In radio programing, there’s a formula for choosing music to play to an audience. Music programers know your music taste solidify around the age of 32. Yes, you can still like new music, you’re more inclined to really like, consistently listen to and know the ins-and-outs of music that falls into that music period sweet spot.

Are the marketers in the baby boom generation too locked in to their marketing sweet spot to move marketing forward? Especially in these rapidly changing times?

For most baby boomers, that would be the pre-digital, one-way, linear distribution marketing era of the 80s to 2004.  The hots shots were the Annie Oakley of marketing. Lay out the targets. Point message. Pull the trigger. And get an award based on how well your peers liked the ad, not actual measurable results. And certainly not bother to use a data-driven profiling or targeting approach beyond a mailing list. A time where a copywriter would fight the whole agency and client on a request to change a verb form. Now they live in an age where it’s expected to revise a whole document to please a computer algorithm. Though many are afraid to admit it, because their livelihoods are attached to it, the changes in marketing have been a head-spinning shock.

Once the digital revolution reached a tipping point in 2007, these changes to the advertising/marketing community happened fast. But instead of being forward thinkers, many in the marketing community first dug in their heels and became the industry protectors of the status quo. In fact, the upper echelon of the marketing related industries affected by the disruption seem to be running the playbook of the music industry.

Like the music industry who saw a new model that disrupted their existing business model (Napster and file sharing over physical CD and stores). They, like many marketers, didn’t ask, “how can we make this idea better and work for our customers?” Instead we wondered how long we could ignore it to keep things the same. In print and TV, marketing firms. knew how to to get revenue from our work. New media was not (as is not) as certain.

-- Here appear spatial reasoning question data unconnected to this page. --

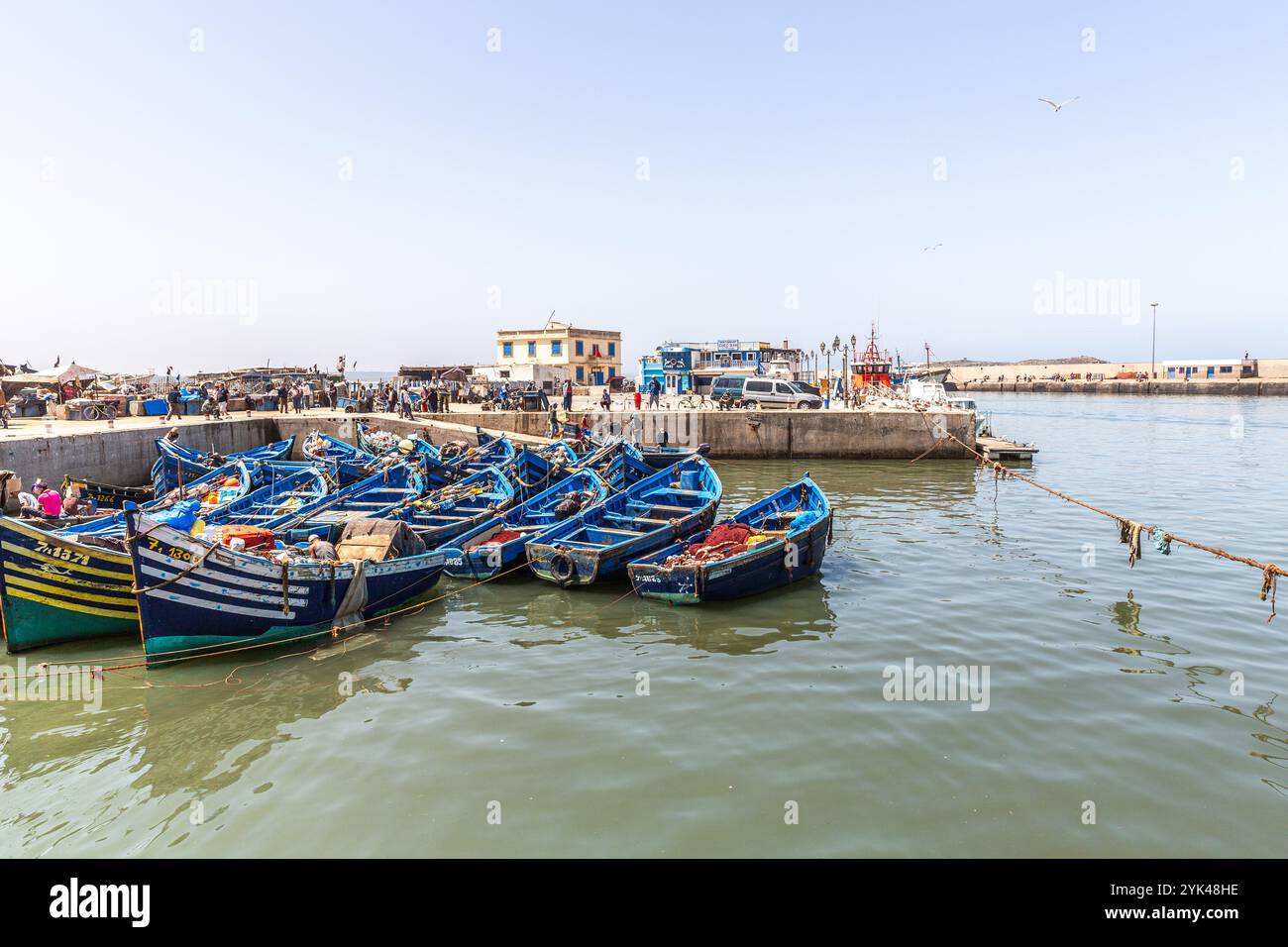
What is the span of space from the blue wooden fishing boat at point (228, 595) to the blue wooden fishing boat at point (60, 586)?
1.27 m

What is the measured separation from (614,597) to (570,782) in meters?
6.99

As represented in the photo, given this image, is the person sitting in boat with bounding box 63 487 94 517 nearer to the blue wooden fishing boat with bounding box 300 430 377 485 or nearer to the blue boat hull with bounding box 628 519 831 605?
the blue wooden fishing boat with bounding box 300 430 377 485

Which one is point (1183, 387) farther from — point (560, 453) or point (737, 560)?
point (737, 560)

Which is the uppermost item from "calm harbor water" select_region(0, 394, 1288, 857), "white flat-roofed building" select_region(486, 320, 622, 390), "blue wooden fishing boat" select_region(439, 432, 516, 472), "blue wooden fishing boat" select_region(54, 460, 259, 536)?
"white flat-roofed building" select_region(486, 320, 622, 390)

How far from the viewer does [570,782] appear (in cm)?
813

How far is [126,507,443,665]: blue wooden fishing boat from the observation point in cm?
1054

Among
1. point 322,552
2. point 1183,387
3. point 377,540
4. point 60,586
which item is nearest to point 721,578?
point 377,540

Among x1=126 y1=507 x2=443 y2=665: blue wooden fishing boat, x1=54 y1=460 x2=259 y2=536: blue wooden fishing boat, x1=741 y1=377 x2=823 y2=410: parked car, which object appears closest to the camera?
x1=126 y1=507 x2=443 y2=665: blue wooden fishing boat

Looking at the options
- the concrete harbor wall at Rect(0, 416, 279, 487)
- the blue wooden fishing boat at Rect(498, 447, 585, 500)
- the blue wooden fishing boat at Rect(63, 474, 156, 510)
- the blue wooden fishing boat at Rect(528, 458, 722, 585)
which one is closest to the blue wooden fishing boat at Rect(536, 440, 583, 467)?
the blue wooden fishing boat at Rect(498, 447, 585, 500)

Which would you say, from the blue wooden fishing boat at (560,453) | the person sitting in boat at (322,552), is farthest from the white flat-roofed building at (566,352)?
the person sitting in boat at (322,552)

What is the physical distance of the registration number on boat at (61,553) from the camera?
11.0m

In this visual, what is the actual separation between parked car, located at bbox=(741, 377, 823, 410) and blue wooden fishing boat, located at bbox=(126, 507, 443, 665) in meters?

My company Adhocracy started warning clients and friends at other agencies about the impending changes back in 2005. We gave presentations about the revolution. Problem was when many of our clients looked around at their peers, they didn’t seem them  reacting to a revolution, so they thought “why should we?”

While some clients did trust us to walk forward into the new age, other clients and many in the advertising industry collectively put their head in the sand. And while they mentally checked out, it was the young minds that navigated around that defensive thinking and built the next generation marketing models. Ad networks. More sophisticated data based marketing. Facebook.  Since then our industry has always been playing catch up. Not just agencies, also our clients.

I see so many marketing personnel.  Many in very high positions that just don’t get even the basics of new marketing. In the past six months, I’ve had two clients that manage millions in marketing spending and assigned to doing social programs who don’t even have Facebook accounts or know how Twitter works. That’s a bit like being a telemarketer and saying you don’t really care for using the phone.

There are some older age leaders in he new world of marketing, but like the 80/20 rule, the other 80% are either afraid to embrace it, understand it. Those things alone make it impossible for those same people to use and embrace new marketing to give their business an edge.

Imagine if you had an office manager, who in the age of computers, kept the office using typewriters. How much productivity would you lose by today’s standards?

Or take for example, Glenn Britt, the CEO of Time Warner Cable who said he doesn’t know what AirPlay is. A technology that clearly can work with or compete with his company. How is that executive going to make innovative decisions or build new marketing and revenue models for his company? In fact, Brit said, “So the current Apple TV, the little thing, the hockey puck, really doesn’t do anything to help enable you to get Internet material on your TV.”  To me, that’s a bit like a music exec wondering why would music consumers want the ease of convenience of having any song they want instantly when they now have the ability to drive and ramble endlessly through a music store?

With that attitude or a CIO that doesn’t sit down with him for awhile, the new marketing revolution will eat this guy’s lunch.  And that’s the danger of an older, old school top executive in marketing not getting out the mindset of how things used to be. I’m not saying the older generation automatically needs to set out to pasture. But it’s absolutely a wake up call to say it’s time to get with the program. Things have changed. Be that change. Or perhaps it’s time to stand aside at let those who are ready do so.